Still, of what I’ve experienced, Panic disorder is the worst. You aren’t just having a single panic attack (which is something I can handle) but having multiples in a row, with the fading off of one scaring you into another. I’d went days without a break when detoxing off my benzo–actually falling asleep for a few hours while still feeling panicked.

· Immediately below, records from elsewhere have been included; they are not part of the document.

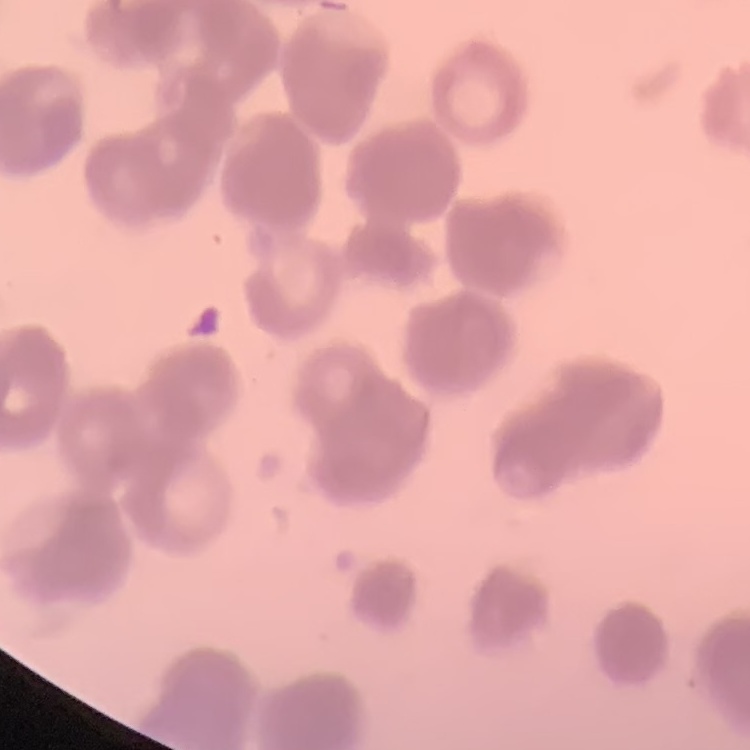

Summary:
  - Red blood cell morphology: rouleaux formation
  - Preparation: thin peripheral smear
  - Image type: one tile cut from a larger photomicrograph
  - Stain: Field's or Giemsa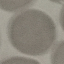
malaria status = uninfected
image type = cell patch, automatically extracted from a larger field of view and resized to 64 × 64 pixels
capture = smartphone camera at the microscope eyepiece
preparation = thin blood smear
stain = GiemsaReport the malaria status of this cell.
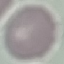
It is uninfected.

Photographed with a smartphone camera at the microscope eyepiece. Cell patch, automatically extracted from a larger field of view and resized to 64 × 64 pixels. Thin smear of blood. Giemsa stain.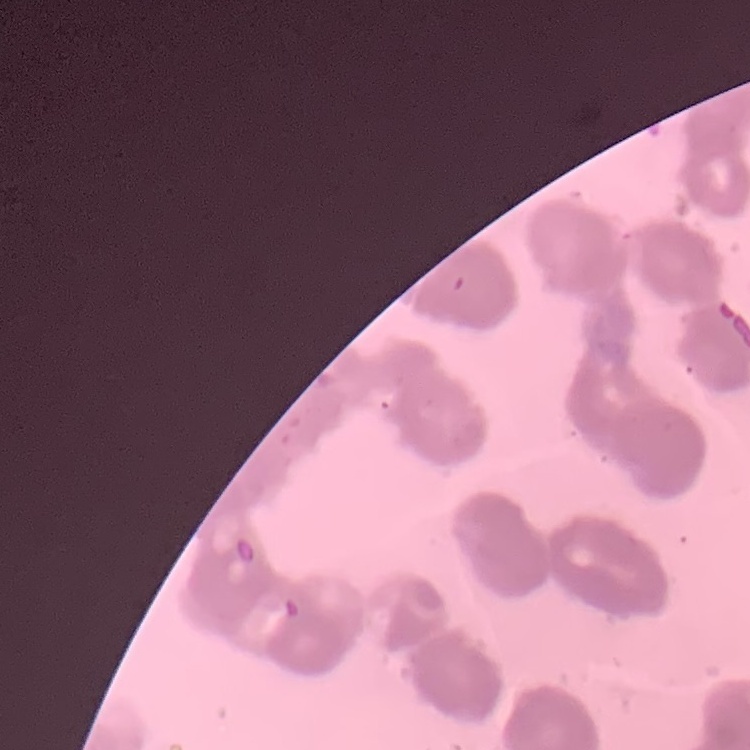

Summary:
  - Red blood cell morphology: rouleaux formation
  - Image type: one tile cut from a larger photomicrograph
  - Preparation: thin blood film
  - Stain: Field's or Giemsa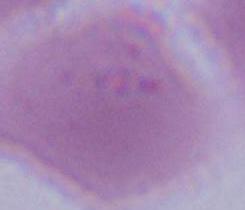

Captured at 1000x magnification. An erythrocyte is seen. Micrograph.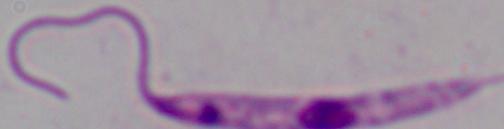
1000x magnification. Micrograph. A Leishmania parasite is seen.State which cell type is depicted.
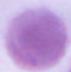

An erythrocyte.

modality = photomicrograph
magnification = 1000xIdentify the preparation type.
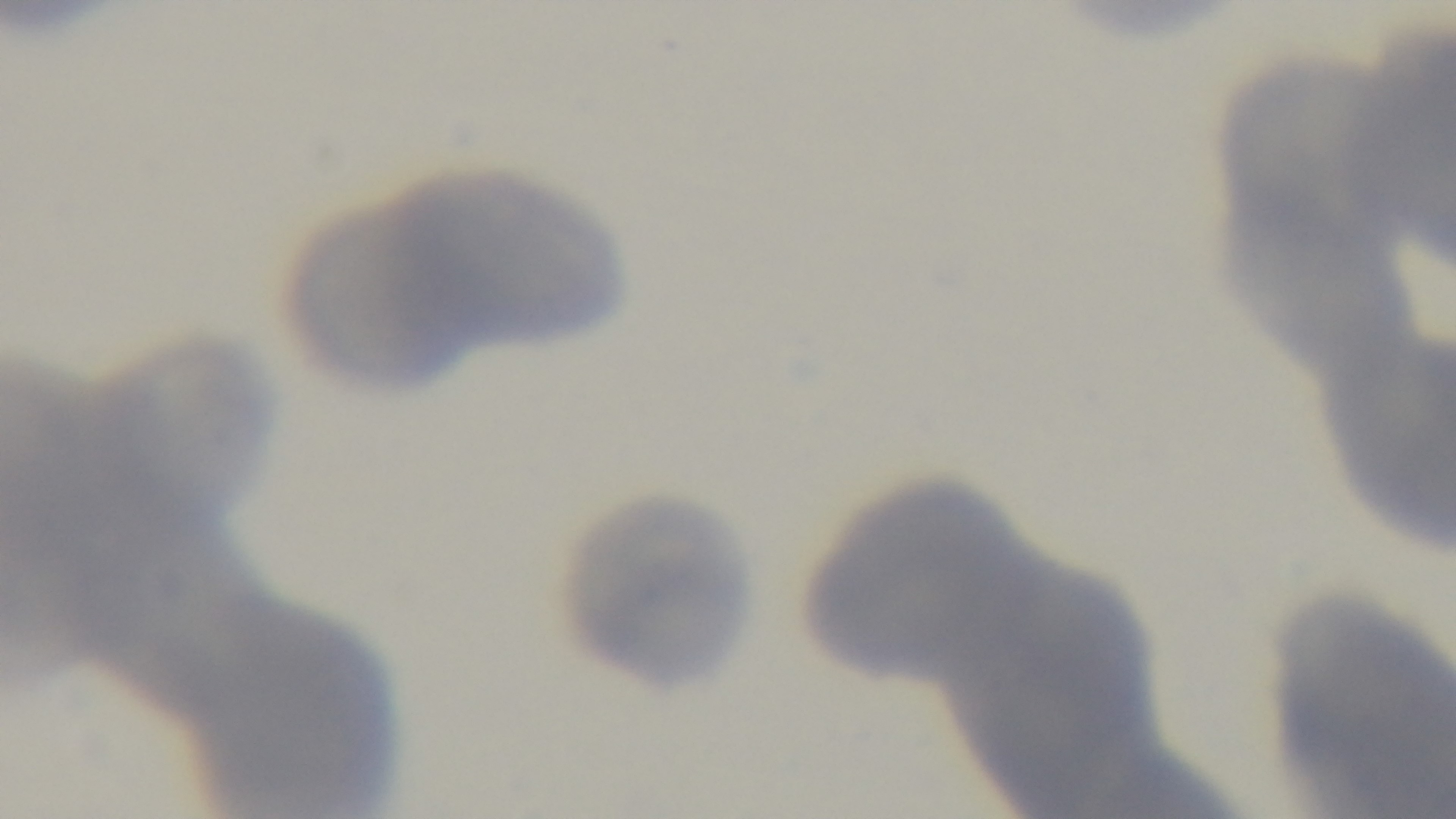
It is a thin blood film.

Yeah, that would be unpleasant. When I was in my mid 20’s I had to deal with (currently managed) a socialized anxiety disorder that eventually lead to depression as well. It was a horrible existence for awhile. Terrified of everything, When in public any situation where I viewed as being trapped; line in a bank, bus ride to work, at work, dinner for a coworker you name it would make me extremely anxious and at times lead to anxiety attacks that I just grit my teeth and plow through. I felt like a duck on water, gliding across the surface but my feet where paddling constantly underneath. My concern was also developing schizophrenia since it ran on both sides of my family, there was a total of 3 schizophrenics on mom and dad’s side, I thought for sure this was what I was going to get. I read lot of psychology books. I think for schizophrenia by the time you turn 30 if you don’t get it, you likely never will. I remember hitting 30 and celebrating the fact I didn’t get it. So if your over 30 good chance you can relax dude.
I’ve had severe depression and am now living with bipolar disorder.
I think bipolar is really misunderstood by a lot of people. They think everybody feels it in the same way–seriously depressed swinging to periods of manic behavior. When my doctor diagnosed me, he said “your mood cycling is more like severe depression to periods of feeling almost normal.” Like there are days when I sleep 12 hours a day and don’t want to talk to anyone, then there are days I work out, have a good day at work, and have pleasant times with my wife and stepkids. But I still have periods of–I don’t know how best to say this–“non-normality” during the day. I’m not sure if I prefer this to the episodes of severe depression I’ve had in my life. I guess in one respect with depression I knew what I was getting, and in a few instances where my depression was “situational” (after a divorce or bereavement or a forced move) I realized that eventually I would lift out of it. With this…it’s been several months since my diagnosis and I am getting markedly worse.
I think the other think about bipolar that’s worse is how other people act about it. I never see people say things like “X is depressed, he shouldn’t have kids”, “X is depressed, it’s probably why his kid is doing so badly at school and stealing stuff and smoking pot” or “I would never hire someone who was depressed, that person’s resume would be in the trash the minute I saw it”. But I’ve seen those exact sentiments on this very board–some of them directed at me. There is a HUGE stigma about bipolar. I’ve been told by some people that I shouldn’t be holding down a job because I’m crazy. One thinks if I were that outwardly insane that my company would have noticed it and not put an entire department on my shoulders. But it’s the stuff about bipolar and my family life, my kids, that really gets to me. Because it starts getting me thinking, “Are my wife and kids better off without me? Maybe the world is better off without me?”
And so I wouldn’t wish bipolar on my worst enemy. It just hurts me so much, that I have no friends and there are so many people out there who would want to be friends with me up until the very moment that they found I was bipolar and then would never speak to me again. That didn’t happen when I was depressed, and many of my friends back then knew I was going through that.